The description "a bit hot and spicy" matches this spice mix to perfection. Despite being called "Blazing Tex-Mex", the mixture is pleasantly spicy rather than impossibly hot, and even the children found they could eat and enjoy their meat flavoured with this combination. That is important to know because younger ones will often turn their noses up at foods that are described as "hot" and will refuse to try them. I sniffed the contents of the packet when I first opened it, then got each of them to sniff them too. I then asked them to try a little on a teaspoon first; to my surprise - and theirs! - they acknowledged that they could manage it! Nothing like encouraging youngsters to try a new food with an open mind.
We had both beef and chicken in the freezer, but not quite enough of either to make a meal for five of us, so decided to use both packs. The spice mix is advertised as being suitable for use with most meats, so this was a perfect compromise. We just divided the contents of the packet in half and marinated the two meat portions separately in a layer of oil and spice mix, rubbing the spice in well. After a few minutes, we turned them over to make sure both sides were coated with the mix before adding them to the pan. (We cooked the chicken first as it was a thicker cut and would take longer, then added the beef a few minutes before the chicken had quite finished cooking.)
As the meat cooked, the oil and spices turned the surfaces to a dark brown. The aroma from the pan was wonderful; the children were so hungry they refused to leave the kitchen until it was dished up! My daughter had prepared a salad to accompany the meat in order to cool down the heat of the spice.

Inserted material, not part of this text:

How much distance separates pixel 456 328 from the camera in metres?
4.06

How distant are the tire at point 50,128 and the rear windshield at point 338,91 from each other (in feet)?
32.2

As it turned out, it was not necessary - but it was such a nice salad we ate it all anyway!
I am looking forward to trying Blazing Tex-Mex with other foods. I would particularly like to try it with scallops or prawns, both of which are transformed when certain spices are added. I have had both of them in a tom yam and included in a sambal sauce, but neither of these combinations is especially kid-friendly. Blazing Tex-Mex, on the other hand, is much milder and you can actually distinguish the various spices like coriander and oregano - impossible in a hotter mix as the chili takes over!